W wind is a good direction on an incoming tide. This can be good for jumps when it gets windy.
When the tide goes out at Chalkwell it exposes the Ray. This channel runs from east to west from Southend Pier to the Two Tree Island at distance of around 2.5 miles. This channel when very windy has some of the flattest water for speed sailing in the world and has hosted many speed sailing contest with windsurfers coming from all over the world to compete on this natural speed strip.
Wet n Dry team sailors and World Production Speed Sailing Champion and Essex boy Dave White are out on the windiest days of the year trying for a world record!
The key to the flat water is the far side of the Ray bank, which curves cleanly in to the water allowing you to sail very close to the edge in flat water.
From the beach it’s about a 10 min walk out to the Ray along a path to the left of the beach as you look out. The path starts at the Crowstone marker and goes over a small bridge to the Ray gut, which runs in to Leigh-on-Sea. From the gut it’s a short walk to the Ray.
Nearest postcode SS0 8JH
You can windsurf around 3 hours either side of low tide. Most sailors sail out and walk in or walk out and sail in. When sailing around before the Ray is exposed watch out for shallow banks, these move around every year so its best to sail the Ray at low tide only until you know where the shallow banks are. This also applies to the Ray itself, it tends to shallow at the pier end!
Best winds for the Ray
S or SE is a good direction for blasting up and down on big sail and small boards or sailing Freestyle kit. You get long runs along the western end of the Ray towards Leigh-on-Sea.

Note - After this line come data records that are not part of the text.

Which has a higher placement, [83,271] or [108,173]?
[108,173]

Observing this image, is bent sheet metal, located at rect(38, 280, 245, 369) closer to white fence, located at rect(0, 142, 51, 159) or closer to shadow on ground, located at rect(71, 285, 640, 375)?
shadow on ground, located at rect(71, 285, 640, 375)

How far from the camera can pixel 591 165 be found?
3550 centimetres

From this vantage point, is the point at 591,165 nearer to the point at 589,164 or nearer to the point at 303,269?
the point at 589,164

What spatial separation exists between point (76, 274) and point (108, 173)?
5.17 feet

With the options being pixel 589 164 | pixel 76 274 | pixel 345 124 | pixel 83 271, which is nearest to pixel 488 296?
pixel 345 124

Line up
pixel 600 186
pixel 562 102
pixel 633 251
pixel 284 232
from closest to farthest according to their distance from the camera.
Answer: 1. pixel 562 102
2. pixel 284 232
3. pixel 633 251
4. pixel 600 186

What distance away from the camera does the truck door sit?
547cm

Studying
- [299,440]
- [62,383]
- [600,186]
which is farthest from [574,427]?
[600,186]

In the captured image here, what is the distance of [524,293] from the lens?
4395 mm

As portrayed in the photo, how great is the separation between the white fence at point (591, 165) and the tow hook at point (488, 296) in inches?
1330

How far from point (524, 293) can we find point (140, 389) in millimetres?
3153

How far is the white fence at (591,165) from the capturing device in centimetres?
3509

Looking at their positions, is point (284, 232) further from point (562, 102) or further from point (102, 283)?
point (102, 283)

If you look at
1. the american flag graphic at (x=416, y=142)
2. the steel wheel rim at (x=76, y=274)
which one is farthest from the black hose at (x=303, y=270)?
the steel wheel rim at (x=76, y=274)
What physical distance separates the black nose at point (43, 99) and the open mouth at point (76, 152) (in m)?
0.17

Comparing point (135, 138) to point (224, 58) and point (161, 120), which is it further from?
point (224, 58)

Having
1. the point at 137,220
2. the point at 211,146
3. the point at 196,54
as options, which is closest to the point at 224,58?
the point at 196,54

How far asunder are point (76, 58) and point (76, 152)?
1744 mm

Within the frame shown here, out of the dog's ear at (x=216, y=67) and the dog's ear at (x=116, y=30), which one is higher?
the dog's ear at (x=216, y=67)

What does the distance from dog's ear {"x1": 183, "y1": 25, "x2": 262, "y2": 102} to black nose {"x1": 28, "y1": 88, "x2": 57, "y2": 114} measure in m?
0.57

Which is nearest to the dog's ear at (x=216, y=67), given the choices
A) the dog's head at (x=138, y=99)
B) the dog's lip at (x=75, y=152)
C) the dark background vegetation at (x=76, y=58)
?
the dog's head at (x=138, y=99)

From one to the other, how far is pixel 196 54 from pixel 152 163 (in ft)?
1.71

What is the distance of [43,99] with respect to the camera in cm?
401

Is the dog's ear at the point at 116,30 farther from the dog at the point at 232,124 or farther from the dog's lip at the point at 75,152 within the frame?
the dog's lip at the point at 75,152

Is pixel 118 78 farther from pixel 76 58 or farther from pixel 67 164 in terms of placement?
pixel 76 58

SW or W is a great direction for speed sailing and blasting along the eastern end of the Ray passed the dogleg, which is about half way. The fastest for speed sailing is towards the Western end of the Ray on a SW swinging West wind. This gives you the broadest coarse close to the bank.
For more info on windsurfing at the Ray please call 01268 569988.
Chalkwell has become the hub of most of the Windsurfing that takes place in the Southend area, as it has become the base of Essex Windsurfing Club.
Chalkwell has a nice friendly vibe with windsurfers out most days.
This spot is good for beginner, intermediate and advanced windsurfers.
Wet n Dry team and staff are often there to help you out if you have any problems.
Plenty of parking in front of the rigging area, however on very sunny days and school holidays it can get busy.
Rigging is on a large green in front of the beach. (which is managed and leased by Essex Windsurf Club).
Non-members are welcome to use the rigging green although membership to the club is only £10 per year!
Nearest postcode SS0 8JH
You can windsurf 3 hours either side of high tide, however it can varies depending on spring and neap tides and low and high pressure. If not sure please feel free to give the shop a ring on 01268 569988.
Best Winds for Chalkwell Beach
SW. (Cross on from the left) This is the prevailing wind direction and probably the most common. This direction can offer some great blasting, it tends to flatten off with the tide going out. Best sailing is with tide coming in.
S. (On Shore) This direction can be good however at hi tide can be a bit confused with large chop near the beach. It’s also a good idea to rig a bit bigger because there can be bit of a wind shadow and you need to sail upwind to get out.
West. (Cross shore from the right) Best on an incoming tide, the water tends to flatten off as the tide turns. Westerly can swing NW as a weather front comes through.
NW. (Cross off from the right) This direction can be a bit gusty however it tends to flatten the water off which is great for fast sailing up towards Leigh-on-Sea. Some of my best days windsurfing have been in this direction. Rig for the lulls the flat water helps hold down a big rig.
E and SE (Cross shore and Cross on from the left) we very rarely get this direction, mainly in the spring as a sea breeze. Or when a high-pressure system moves in. On very hot days it can really pick up late in the afternoon as London warms up and pulls the cool air in from the North Sea. Best on an out going tide.